TEXT SECTION:
Content starts

If name is not configured, the engine-generated name is used by default (e.g., Transform[2]-Sql), in which case async_boundaries also needs to use the corresponding default name.

2.3 async boundary Semantics (Current Implementation)

The current implementation treats Transform name appearing in async_boundaries as:

"New chain starting point": This Transform no longer chains with its upstream (break chain with upstream).
"Queue insertion point": Insert IntermediateQueue (async boundary) between upstream → (async queue) → this Transform's TransformChain.

In other words: async_boundaries = ["t_join"] means "t_join breaks from its upstream, with a bounded queue inserted between".

3. Execution Plan and Chain Breaking Implementation

Overall two steps:

Execution plan generation phase (ExecutionPlan): Determine whether Transform can be chained, and generate TransformChainAction.
Physical execution flow phase (Flow/Task): Insert IntermediateQueue for edges satisfying async boundary, and pass capacity configuration to runtime queue.

3.1 ExecutionPlanGenerator: Control Transform Chaining

Entry class:

seatunnel-engine/seatunnel-engine-server/src/main/java/org/apache/seatunnel/engine/server/dag/execution/ExecutionPlanGenerator.java

Core strategy:

In collectChainedVertices(...), if current TransformAction.name matches async_boundaries and current chain already has upstream elements, stop recursive collection, making this Transform a new chain.

This step ensures that async boundary Transform is not merged into upstream chain, creating a clear boundary for subsequent "queue insertion".

3.2 TransformChainAction Metadata: TransformChainConfig

To identify "whether a TransformChain's starting point is a boundary" in physical execution flow phase, added:

seatunnel-engine/seatunnel-engine-core/src/main/java/org/apache/seatunnel/engine/core/dag/actions/TransformChainConfig.java

And when creating TransformChainAction, write the chain's Transform name list to config:

Chain start: getStartTransformName()
Chain end: getEndTransformName()

This way PhysicalPlanGenerator can determine whether the chain starts with a boundary via TransformChainAction.getConfig().

4. Physical Execution Flow and Async Queue Insertion

Entry class:

seatunnel-engine/seatunnel-engine-server/src/main/java/org/apache/seatunnel/engine/server/dag/physical/PhysicalPlanGenerator.java

4.1 Insertion Point: splitAsyncBoundaryFromFlow

When building Source's flow list, recursively execute for each flow root:

splitAsyncBoundaryFromFlow(root): Insert IntermediateExecutionFlow(IntermediateQueue) for edges satisfying conditions
splitSinkFromFlow(root): When split_sink_io = true, split Sink IO from upstream execution flow (insert queue)

Content ends

INFORMATION PROVIDED:
Content starts

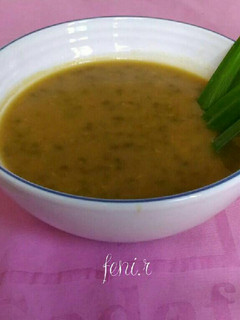 Foto resep Bubur kacang ijo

Content ends

WHAT TO DO:
Retype the part of the text on async boundaries starting with "In collectChainedVertices(...), if" and going on through "Chain start: getStartTransformName()".

SOLUTION BELOW:
In collectChainedVertices(...), if current TransformAction.name matches async_boundaries and current chain already has upstream elements, stop recursive collection, making this Transform a new chain.

This step ensures that async boundary Transform is not merged into upstream chain, creating a clear boundary for subsequent "queue insertion".

3.2 TransformChainAction Metadata: TransformChainConfig

To identify "whether a TransformChain's starting point is a boundary" in physical execution flow phase, added:

seatunnel-engine/seatunnel-engine-core/src/main/java/org/apache/seatunnel/engine/core/dag/actions/TransformChainConfig.java

And when creating TransformChainAction, write the chain's Transform name list to config:

Chain start: getStartTransformName()